[Problem to solve] Restate the entries below exactly, and keep all images out of the answer.

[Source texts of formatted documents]
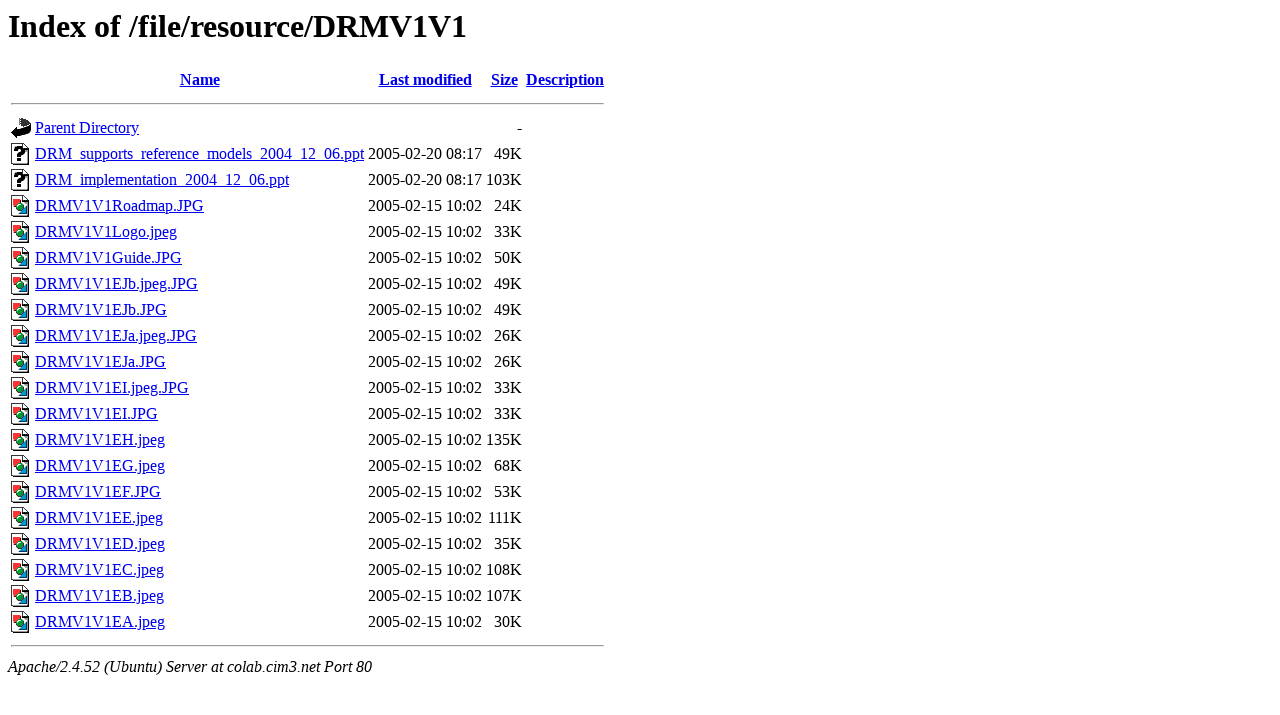

--- FILE ---
content_type: text/html;charset=UTF-8
request_url: http://colab.cim3.net/file/resource/DRMV1V1/?C=N;O=D
body_size: 738
content:
<!DOCTYPE HTML PUBLIC "-//W3C//DTD HTML 3.2 Final//EN">
<html>
 <head>
  <title>Index of /file/resource/DRMV1V1</title>
 </head>
 <body>
<h1>Index of /file/resource/DRMV1V1</h1>
  <table>
   <tr><th valign="top"><img src="/icons/blank.gif" alt="[ICO]"></th><th><a href="?C=N;O=A">Name</a></th><th><a href="?C=M;O=A">Last modified</a></th><th><a href="?C=S;O=A">Size</a></th><th><a href="?C=D;O=A">Description</a></th></tr>
   <tr><th colspan="5"><hr></th></tr>
<tr><td valign="top"><img src="/icons/back.gif" alt="[PARENTDIR]"></td><td><a href="/file/resource/">Parent Directory</a></td><td>&nbsp;</td><td align="right">  - </td><td>&nbsp;</td></tr>
<tr><td valign="top"><img src="/icons/unknown.gif" alt="[   ]"></td><td><a href="DRM_supports_reference_models_2004_12_06.ppt">DRM_supports_reference_models_2004_12_06.ppt</a></td><td align="right">2005-02-20 08:17  </td><td align="right"> 49K</td><td>&nbsp;</td></tr>
<tr><td valign="top"><img src="/icons/unknown.gif" alt="[   ]"></td><td><a href="DRM_implementation_2004_12_06.ppt">DRM_implementation_2004_12_06.ppt</a></td><td align="right">2005-02-20 08:17  </td><td align="right">103K</td><td>&nbsp;</td></tr>
<tr><td valign="top"><img src="/icons/image2.gif" alt="[IMG]"></td><td><a href="DRMV1V1Roadmap.JPG">DRMV1V1Roadmap.JPG</a></td><td align="right">2005-02-15 10:02  </td><td align="right"> 24K</td><td>&nbsp;</td></tr>
<tr><td valign="top"><img src="/icons/image2.gif" alt="[IMG]"></td><td><a href="DRMV1V1Logo.jpeg">DRMV1V1Logo.jpeg</a></td><td align="right">2005-02-15 10:02  </td><td align="right"> 33K</td><td>&nbsp;</td></tr>
<tr><td valign="top"><img src="/icons/image2.gif" alt="[IMG]"></td><td><a href="DRMV1V1Guide.JPG">DRMV1V1Guide.JPG</a></td><td align="right">2005-02-15 10:02  </td><td align="right"> 50K</td><td>&nbsp;</td></tr>
<tr><td valign="top"><img src="/icons/image2.gif" alt="[IMG]"></td><td><a href="DRMV1V1EJb.jpeg.JPG">DRMV1V1EJb.jpeg.JPG</a></td><td align="right">2005-02-15 10:02  </td><td align="right"> 49K</td><td>&nbsp;</td></tr>
<tr><td valign="top"><img src="/icons/image2.gif" alt="[IMG]"></td><td><a href="DRMV1V1EJb.JPG">DRMV1V1EJb.JPG</a></td><td align="right">2005-02-15 10:02  </td><td align="right"> 49K</td><td>&nbsp;</td></tr>
<tr><td valign="top"><img src="/icons/image2.gif" alt="[IMG]"></td><td><a href="DRMV1V1EJa.jpeg.JPG">DRMV1V1EJa.jpeg.JPG</a></td><td align="right">2005-02-15 10:02  </td><td align="right"> 26K</td><td>&nbsp;</td></tr>
<tr><td valign="top"><img src="/icons/image2.gif" alt="[IMG]"></td><td><a href="DRMV1V1EJa.JPG">DRMV1V1EJa.JPG</a></td><td align="right">2005-02-15 10:02  </td><td align="right"> 26K</td><td>&nbsp;</td></tr>
<tr><td valign="top"><img src="/icons/image2.gif" alt="[IMG]"></td><td><a href="DRMV1V1EI.jpeg.JPG">DRMV1V1EI.jpeg.JPG</a></td><td align="right">2005-02-15 10:02  </td><td align="right"> 33K</td><td>&nbsp;</td></tr>
<tr><td valign="top"><img src="/icons/image2.gif" alt="[IMG]"></td><td><a href="DRMV1V1EI.JPG">DRMV1V1EI.JPG</a></td><td align="right">2005-02-15 10:02  </td><td align="right"> 33K</td><td>&nbsp;</td></tr>
<tr><td valign="top"><img src="/icons/image2.gif" alt="[IMG]"></td><td><a href="DRMV1V1EH.jpeg">DRMV1V1EH.jpeg</a></td><td align="right">2005-02-15 10:02  </td><td align="right">135K</td><td>&nbsp;</td></tr>
<tr><td valign="top"><img src="/icons/image2.gif" alt="[IMG]"></td><td><a href="DRMV1V1EG.jpeg">DRMV1V1EG.jpeg</a></td><td align="right">2005-02-15 10:02  </td><td align="right"> 68K</td><td>&nbsp;</td></tr>
<tr><td valign="top"><img src="/icons/image2.gif" alt="[IMG]"></td><td><a href="DRMV1V1EF.JPG">DRMV1V1EF.JPG</a></td><td align="right">2005-02-15 10:02  </td><td align="right"> 53K</td><td>&nbsp;</td></tr>
<tr><td valign="top"><img src="/icons/image2.gif" alt="[IMG]"></td><td><a href="DRMV1V1EE.jpeg">DRMV1V1EE.jpeg</a></td><td align="right">2005-02-15 10:02  </td><td align="right">111K</td><td>&nbsp;</td></tr>
<tr><td valign="top"><img src="/icons/image2.gif" alt="[IMG]"></td><td><a href="DRMV1V1ED.jpeg">DRMV1V1ED.jpeg</a></td><td align="right">2005-02-15 10:02  </td><td align="right"> 35K</td><td>&nbsp;</td></tr>
<tr><td valign="top"><img src="/icons/image2.gif" alt="[IMG]"></td><td><a href="DRMV1V1EC.jpeg">DRMV1V1EC.jpeg</a></td><td align="right">2005-02-15 10:02  </td><td align="right">108K</td><td>&nbsp;</td></tr>
<tr><td valign="top"><img src="/icons/image2.gif" alt="[IMG]"></td><td><a href="DRMV1V1EB.jpeg">DRMV1V1EB.jpeg</a></td><td align="right">2005-02-15 10:02  </td><td align="right">107K</td><td>&nbsp;</td></tr>
<tr><td valign="top"><img src="/icons/image2.gif" alt="[IMG]"></td><td><a href="DRMV1V1EA.jpeg">DRMV1V1EA.jpeg</a></td><td align="right">2005-02-15 10:02  </td><td align="right"> 30K</td><td>&nbsp;</td></tr>
   <tr><th colspan="5"><hr></th></tr>
</table>
<address>Apache/2.4.52 (Ubuntu) Server at colab.cim3.net Port 80</address>
</body></html>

[Task response]
--- FILE ---
content_type: text/html;charset=UTF-8
request_url: http://colab.cim3.net/file/resource/DRMV1V1/?C=N;O=D
body_size: 738
content:
<!DOCTYPE HTML PUBLIC "-//W3C//DTD HTML 3.2 Final//EN">
<html>
 <head>
  <title>Index of /file/resource/DRMV1V1</title>
 </head>
 <body>
<h1>Index of /file/resource/DRMV1V1</h1>
  <table>
   <tr><th valign="top"><img src="/icons/blank.gif" alt="[ICO]"></th><th><a href="?C=N;O=A">Name</a></th><th><a href="?C=M;O=A">Last modified</a></th><th><a href="?C=S;O=A">Size</a></th><th><a href="?C=D;O=A">Description</a></th></tr>
   <tr><th colspan="5"><hr></th></tr>
<tr><td valign="top"><img src="/icons/back.gif" alt="[PARENTDIR]"></td><td><a href="/file/resource/">Parent Directory</a></td><td>&nbsp;</td><td align="right">  - </td><td>&nbsp;</td></tr>
<tr><td valign="top"><img src="/icons/unknown.gif" alt="[   ]"></td><td><a href="DRM_supports_reference_models_2004_12_06.ppt">DRM_supports_reference_models_2004_12_06.ppt</a></td><td align="right">2005-02-20 08:17  </td><td align="right"> 49K</td><td>&nbsp;</td></tr>
<tr><td valign="top"><img src="/icons/unknown.gif" alt="[   ]"></td><td><a href="DRM_implementation_2004_12_06.ppt">DRM_implementation_2004_12_06.ppt</a></td><td align="right">2005-02-20 08:17  </td><td align="right">103K</td><td>&nbsp;</td></tr>
<tr><td valign="top"><img src="/icons/image2.gif" alt="[IMG]"></td><td><a href="DRMV1V1Roadmap.JPG">DRMV1V1Roadmap.JPG</a></td><td align="right">2005-02-15 10:02  </td><td align="right"> 24K</td><td>&nbsp;</td></tr>
<tr><td valign="top"><img src="/icons/image2.gif" alt="[IMG]"></td><td><a href="DRMV1V1Logo.jpeg">DRMV1V1Logo.jpeg</a></td><td align="right">2005-02-15 10:02  </td><td align="right"> 33K</td><td>&nbsp;</td></tr>
<tr><td valign="top"><img src="/icons/image2.gif" alt="[IMG]"></td><td><a href="DRMV1V1Guide.JPG">DRMV1V1Guide.JPG</a></td><td align="right">2005-02-15 10:02  </td><td align="right"> 50K</td><td>&nbsp;</td></tr>
<tr><td valign="top"><img src="/icons/image2.gif" alt="[IMG]"></td><td><a href="DRMV1V1EJb.jpeg.JPG">DRMV1V1EJb.jpeg.JPG</a></td><td align="right">2005-02-15 10:02  </td><td align="right"> 49K</td><td>&nbsp;</td></tr>
<tr><td valign="top"><img src="/icons/image2.gif" alt="[IMG]"></td><td><a href="DRMV1V1EJb.JPG">DRMV1V1EJb.JPG</a></td><td align="right">2005-02-15 10:02  </td><td align="right"> 49K</td><td>&nbsp;</td></tr>
<tr><td valign="top"><img src="/icons/image2.gif" alt="[IMG]"></td><td><a href="DRMV1V1EJa.jpeg.JPG">DRMV1V1EJa.jpeg.JPG</a></td><td align="right">2005-02-15 10:02  </td><td align="right"> 26K</td><td>&nbsp;</td></tr>
<tr><td valign="top"><img src="/icons/image2.gif" alt="[IMG]"></td><td><a href="DRMV1V1EJa.JPG">DRMV1V1EJa.JPG</a></td><td align="right">2005-02-15 10:02  </td><td align="right"> 26K</td><td>&nbsp;</td></tr>
<tr><td valign="top"><img src="/icons/image2.gif" alt="[IMG]"></td><td><a href="DRMV1V1EI.jpeg.JPG">DRMV1V1EI.jpeg.JPG</a></td><td align="right">2005-02-15 10:02  </td><td align="right"> 33K</td><td>&nbsp;</td></tr>
<tr><td valign="top"><img src="/icons/image2.gif" alt="[IMG]"></td><td><a href="DRMV1V1EI.JPG">DRMV1V1EI.JPG</a></td><td align="right">2005-02-15 10:02  </td><td align="right"> 33K</td><td>&nbsp;</td></tr>
<tr><td valign="top"><img src="/icons/image2.gif" alt="[IMG]"></td><td><a href="DRMV1V1EH.jpeg">DRMV1V1EH.jpeg</a></td><td align="right">2005-02-15 10:02  </td><td align="right">135K</td><td>&nbsp;</td></tr>
<tr><td valign="top"><img src="/icons/image2.gif" alt="[IMG]"></td><td><a href="DRMV1V1EG.jpeg">DRMV1V1EG.jpeg</a></td><td align="right">2005-02-15 10:02  </td><td align="right"> 68K</td><td>&nbsp;</td></tr>
<tr><td valign="top"><img src="/icons/image2.gif" alt="[IMG]"></td><td><a href="DRMV1V1EF.JPG">DRMV1V1EF.JPG</a></td><td align="right">2005-02-15 10:02  </td><td align="right"> 53K</td><td>&nbsp;</td></tr>
<tr><td valign="top"><img src="/icons/image2.gif" alt="[IMG]"></td><td><a href="DRMV1V1EE.jpeg">DRMV1V1EE.jpeg</a></td><td align="right">2005-02-15 10:02  </td><td align="right">111K</td><td>&nbsp;</td></tr>
<tr><td valign="top"><img src="/icons/image2.gif" alt="[IMG]"></td><td><a href="DRMV1V1ED.jpeg">DRMV1V1ED.jpeg</a></td><td align="right">2005-02-15 10:02  </td><td align="right"> 35K</td><td>&nbsp;</td></tr>
<tr><td valign="top"><img src="/icons/image2.gif" alt="[IMG]"></td><td><a href="DRMV1V1EC.jpeg">DRMV1V1EC.jpeg</a></td><td align="right">2005-02-15 10:02  </td><td align="right">108K</td><td>&nbsp;</td></tr>
<tr><td valign="top"><img src="/icons/image2.gif" alt="[IMG]"></td><td><a href="DRMV1V1EB.jpeg">DRMV1V1EB.jpeg</a></td><td align="right">2005-02-15 10:02  </td><td align="right">107K</td><td>&nbsp;</td></tr>
<tr><td valign="top"><img src="/icons/image2.gif" alt="[IMG]"></td><td><a href="DRMV1V1EA.jpeg">DRMV1V1EA.jpeg</a></td><td align="right">2005-02-15 10:02  </td><td align="right"> 30K</td><td>&nbsp;</td></tr>
   <tr><th colspan="5"><hr></th></tr>
</table>
<address>Apache/2.4.52 (Ubuntu) Server at colab.cim3.net Port 80</address>
</body></html>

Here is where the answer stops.